Address Poisoning Scam Drains $12.25 Million in ETH from Single Victim

A chilling new scam tactic just claimed its biggest victim yet—a single crypto holder out $12.25 million in Ethereum.
The Bait-and-Switch You Won't See Coming
Forget fake websites or hacked smart contracts. This method, dubbed 'address poisoning,' preys on muscle memory and haste. Scammers generate a wallet address that mirrors the first and last few characters of a target's legitimate, frequently-used address. They then send a tiny, worthless transaction to the victim, planting the fraudulent address in their transaction history.
The Cost of a Single Click
When the victim goes to send funds later, they glance at their history, see the familiar-looking address, and copy it—sending their fortune directly to the scammer's wallet. It's a digital sleight of hand that bypasses nearly all security checks, turning routine transactions into catastrophic losses.
A $12.25 Million Wake-Up Call
The sheer scale of this single loss—$12.25 million—signals a dangerous escalation. It proves that even sophisticated, high-net-worth players are vulnerable to psychological tricks, not just technical exploits. The industry's relentless focus on moon-shot gains often overlooks the mundane vulnerabilities in its own plumbing.
So much for 'be your own bank'—sometimes the biggest threat isn't the system, but the person in the mirror hastily clicking 'confirm.' A cynical reminder that in crypto, the most advanced financial technology in the world still can't fix human error. The next bull run will mint new millionaires, and a fresh crop of scammers is already sharpening their tools.
How do scammers use ‘address poisoning’ to steal millions?
Overall, there has been a record-breaking surge in crypto theft, including a nearly $50 million loss in December 2025 and over 1 million poisoning attempts being detected every day on the ethereum network.
The victim, using the address 0xd6741220a947941bF290799811FcDCeA8AE4A7Da, intended to send funds to a legitimate contact.

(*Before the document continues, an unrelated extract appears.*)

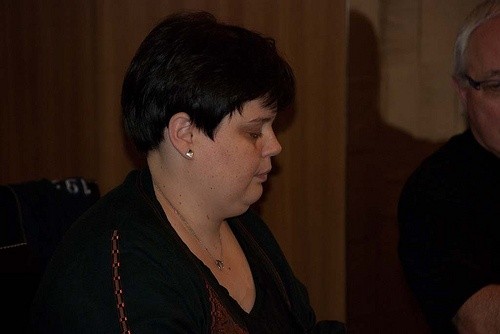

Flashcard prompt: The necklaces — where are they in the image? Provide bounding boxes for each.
[153,181,224,273]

However, they unknowingly copied a “poisoned” address from their transfer history.
The scammer’s address (0x6d9052b2DF589De00324127fe2707eb34e592e48) was specifically designed to look like the correct one (0x6D90CC8Ce83B6D0ACf634ED45d4bCc37eDdD2E48).
Address poisoning attacks take advantage of human error, and how crypto wallets display addresses for easier viewing. For example, an address might be shown as 0x6D90…2E48. Scammers use powerful software to generate millions of “vanity” addresses until they find one that matches those first and last few characters.
Once they have a matching address, they send a tiny amount of crypto or even a transaction with zero value to a user’s wallet, which puts the scammer’s address into their recent history. The next time the user attempts to copy that address from their history, they could very easily mistake the scammer’s address for the correct one.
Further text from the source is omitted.